At the same time, in conditions of chronic hypernatraemia, the rapid introduction of fluid is dangerous and can lead to swelling of the brain. This is due to the fact that organic substances and electrolytes have already accumulated in the brain and it takes from 24 to 48 hours to remove them. In the presence of clinical symptoms of chronic hypernatraemia, the doctor’s tactics consist in the initial rapid introduction of such a volume of fluid so that the concentration of sodium decreases by no more than 1-2 mmol / (lh). After the disappearance of the clinical symptoms of hypernatremia, the remaining water deficit is replenished within 24-48 hours. Treatment of hypernatremia should be combined with constant and careful monitoring of the patient's neurological status. The deterioration after a period of acute fluid injection may indicate the development of cerebral edema, which requires an urgent termination of the procedure.

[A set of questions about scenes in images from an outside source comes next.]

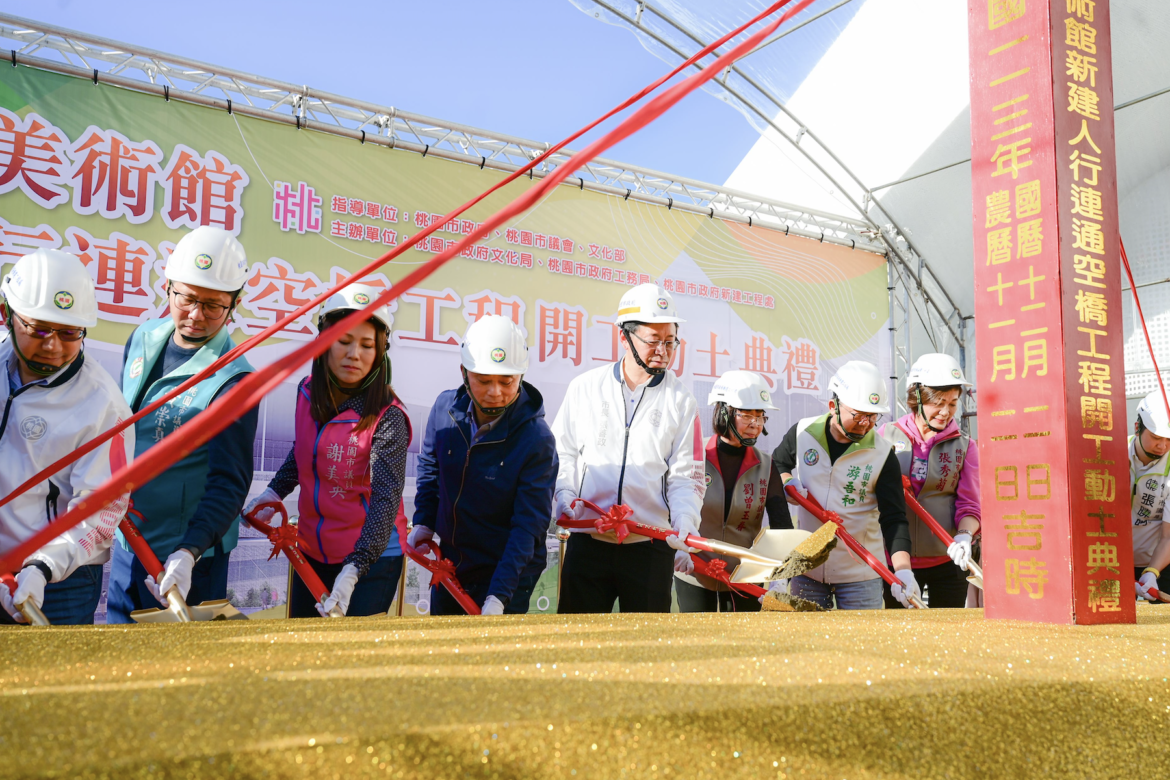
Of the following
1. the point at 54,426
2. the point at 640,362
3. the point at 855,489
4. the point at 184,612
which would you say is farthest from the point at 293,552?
the point at 855,489

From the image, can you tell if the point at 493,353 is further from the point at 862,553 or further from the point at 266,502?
the point at 862,553

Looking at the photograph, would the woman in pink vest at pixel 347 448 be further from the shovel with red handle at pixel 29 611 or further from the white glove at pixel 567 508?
the shovel with red handle at pixel 29 611

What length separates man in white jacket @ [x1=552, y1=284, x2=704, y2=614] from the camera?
329 centimetres

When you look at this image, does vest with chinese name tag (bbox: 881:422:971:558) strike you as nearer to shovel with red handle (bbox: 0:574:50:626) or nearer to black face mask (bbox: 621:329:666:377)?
black face mask (bbox: 621:329:666:377)

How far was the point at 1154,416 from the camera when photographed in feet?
16.4

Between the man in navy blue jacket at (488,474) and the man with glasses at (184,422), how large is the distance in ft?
2.41

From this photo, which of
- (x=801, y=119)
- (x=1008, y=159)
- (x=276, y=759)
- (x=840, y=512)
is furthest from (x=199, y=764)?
(x=801, y=119)

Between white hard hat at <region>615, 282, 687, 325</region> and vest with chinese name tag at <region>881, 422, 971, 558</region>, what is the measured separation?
1.67 meters

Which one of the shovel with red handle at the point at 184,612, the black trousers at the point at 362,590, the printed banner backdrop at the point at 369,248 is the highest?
the printed banner backdrop at the point at 369,248

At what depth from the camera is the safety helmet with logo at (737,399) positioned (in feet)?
13.9

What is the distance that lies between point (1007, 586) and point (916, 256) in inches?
248

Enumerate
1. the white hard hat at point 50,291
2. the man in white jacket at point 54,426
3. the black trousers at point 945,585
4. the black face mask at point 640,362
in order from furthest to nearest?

Methods for administering water to patients are different - from ingestion to administration through a nasogastric tube or intravenously. For intravenous administration, it is better to use a hypotonic solution of sodium chloride or 5% dextrose solution. Clean water cannot be injected because of the risk of hemolysis. When prescribing solutions containing glucose, the calculated dose of insulin is simultaneously used.